### [THE TASK]
Decide whether each statement below agrees with the IFComp 2021 reviews that follow. Answer yes or no for each and quote the deciding words of the reviews.
1. In Closure, Kira carries out the reviewer's first command, LEAVE.
2. In Closure, the player presses a key to receive each of several messages Kira sends in succession.
3. What Heart Heard Of, Ghost Guessed opens with a scene containing a locked wooden chest.

### [DOCUMENT EXCERPT]
* begin *

IFComp 2021: Closure

See here for my IFComp 2021 scoring and reviewing rubrics.

The headline for Closure by Sarah Willson is “An ill-advised sad teen heist.” That truly is an appropriate summation for this quick and tidy parser game.

Closure opens with a Mad Libs series of questions (“What’s an activity you like doing around the house on a day off?” and so forth) before launching straight into the situation at hand. You receive a text message from your friend Kira:

i did something totally cool and normal that you will definitely not disapprove of

i'm in TJ's dorm room right now

TJ being Kira’s ex-boyfriend, naturally, who is away for the afternoon. Kira is Watergating his room to reclaim an old photo from when they were a couple. Kira texted you because she needs your help searching for said memento.

The innovation here is to use an interactive fiction parser as an SMS interface, where your commands are not actually instructions for the story’s “you,” but rather for Kira as she frantically ransacks TJ’s dorm room. All of my commands received character-appropriate responses from Kira rather than the flat, characterless responses typical for text adventures (although I didn’t try anything too wacky). Even when I got a touch stuck, the hint system remained in character:

>hint
you're asking me? that's why i texted you in the first place!

ok, let's see

if it were me, i'd probably…

Another nice interface touch: When Kira sends multiple messages to you in succession, you have to press a key to receive each one. It’s a clever way of emulating the natural pauses when texting.

There’s a Rorschach test within Closure: My first command to Kira was LEAVE, which she promptly refused. I betrayed my principles and began assisting her in her search. The game’s setup makes you complicit. I felt a bit guilty throughout my session.

Most everyone has been in this situation, or at least knows someone who was—well, maybe not texting while breaking-and-entering, but madly jealous and forlorn, along with the concomitant regrettable decision-making. There’s not a lot of time for character development or nuance in Closure; it’s Kira’s hyper-focused mindset and the frisson of her situation which sustains interest.

Is there room for improvement? I suppose so, but I admire the minimalism of the project: You’re dropped into the situation, you navigate Kira through it, and you witness a transformation. It’s not deep, nuanced stuff, but it doesn’t purport to be. Closure is more like a breezy short story, a slice-of-life, than a full-bodied, novella-like game. It can be finished over a short lunch.

I confess: Within twenty seconds of opening Closure, I thought, “This isn’t my kinda game.” The pleasant surprise was its constrained scope and smart design choices drawing me into Kira’s little adventure.

IFComp 2021: What Heart Heard Of, Ghost Guessed

See here for my IFComp 2021 scoring and reviewing rubrics.

Amanda Walker’s What Heart Heard Of, Ghost Guessed opens with a scene that could have been cut-and-pasted out of any number of text adventures from the days of yore: A bare room, a closed door, and a locked wooden chest. However, before this comes an introduction suggesting all is not as it seems:

…as you try to bring your hand to your eyes, you have no sense of your hand. No sense of your eyes. It is a strange sort of seeing. Looking down at where you– your body– should be, you see nothing. You try to open your mouth, to call out, but you have no sense of your mouth. No sound comes from you.

* end *

### [RECORDED DATA]
* begin *

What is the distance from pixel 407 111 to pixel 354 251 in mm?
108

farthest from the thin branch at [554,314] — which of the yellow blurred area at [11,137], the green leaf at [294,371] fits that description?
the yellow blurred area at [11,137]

* end *

### [FULL OUTPUT]
1. No: "My first command to Kira was LEAVE, which she promptly refused."
2. Yes: "When Kira sends multiple messages to you in succession, you have to press a key to receive each one."
3. Yes: "A bare room, a closed door, and a locked wooden chest."